Logica simile vale per la Dichiarazione di Rispondenza, documento compilabile per rimediare all’assenza di una dichiarazione di conformità per impianti realizzati fino al 2008 (momento in cui l’attuale obbligo redazione della Di.Co. è entrato in vigore. Questo documento è redatto a seguito di un’ispezione non invasiva dell’impianto. Questo significa che, nella pratica, alcune parti della realizzazione (ad esempio quelle poste sotto traccia) potrebbero non essere raggiungibili e sarà quindi solo l’esperienza del tecnico a permettere di comprendere se quanto in essere risulti a meno sicuro e funzionale. Per questo motivo, i professionisti che possono rilasciare la Dichiarazione di Rispondenza sono solo gli installatori che ricoprono il ruolo di responsabile tecnico da almeno 5 anni o i progettisti che risultano essere stati operativi per lo stesso periodo.
Tutto chiaro, ma, nel mondo della burocrazia sorge un dubbio più che legittimo: se questi documenti certificano la bontà del mio lavoro e/o la sicurezza di un impianto, per quanti anni devono essere conservati?
In realtà, né la legge 46/90 prima, nè il successivo D.M. 37/08 poi, precisano quanto sia il tempo di archiviazione/conservazione della Di.Co. e della Di.Ri. Tuttavia è possibile dare una risposta verificando le indicazioni di Codice Civile e Codice Penale.
Nel primo documento infatti , si precisa che la responsabilità per vizi occulti da parte dell’esecutore delle opere si estende per i 10 anni successivi alla realizzazione.
Il Codice Penale, invece, non prevede prescrizioni alla verifica delle responsabilità dell’esecutore. In questo caso però si parla di violazioni che hanno comportato incidenti gravi o mortali.
Ciò detto, poichè l’unico documento che può fare testo, per precisare la data di consegna delle opere e la descrizione delle stesse (ricordatevi che in un tribunale, senza la carta, la vostra parola non ha quasi alcun valore), è solamente la Dichiarazione di Conformità, è meglio tenere in archivio questo documento per almeno 10 anni (anche più a lungo se si ha lo spazio, magari anche solo in formato digitale). Ovviamente la copia archiviata deve essere firmata dal committente all’atto della consegna della stessa, altrimenti non ha valore in quanto nulla ne garantisce l’autenticità.
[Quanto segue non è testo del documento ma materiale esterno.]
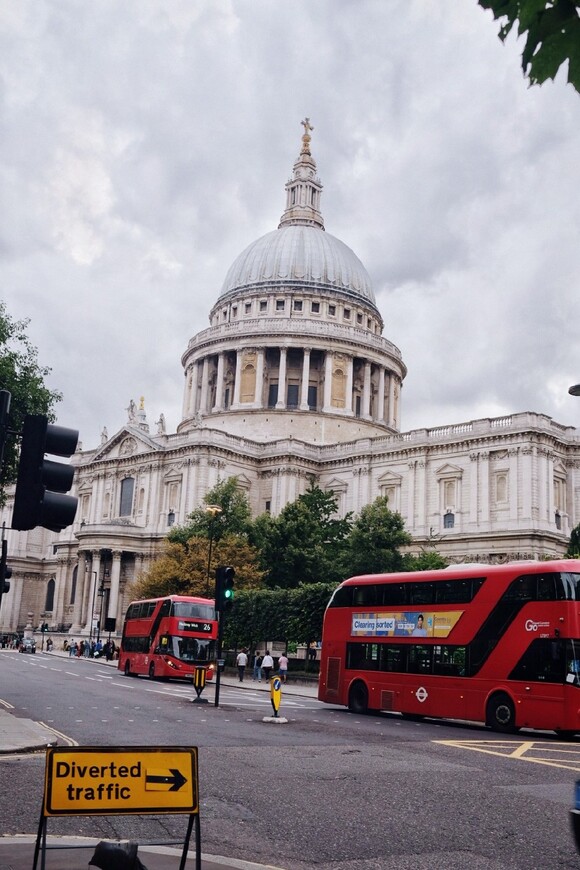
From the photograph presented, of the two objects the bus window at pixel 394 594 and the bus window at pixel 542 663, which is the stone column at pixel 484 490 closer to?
the bus window at pixel 394 594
Quanto sopra non è invece richiesto per la Dichiarazione di Rispondenza, in quanto questa rappresenta una verifica di opere eseguite da altri e su cui il tecnico non ha nessuna responsabilità in termini di garanzia. Ovviamente vale la responsabilità penale nel caso in cui si certifichi un impianto che in realtà risulta pericoloso. Per questo motivo, anche in questo caso è auspicabile conservare il documento per 10 anni.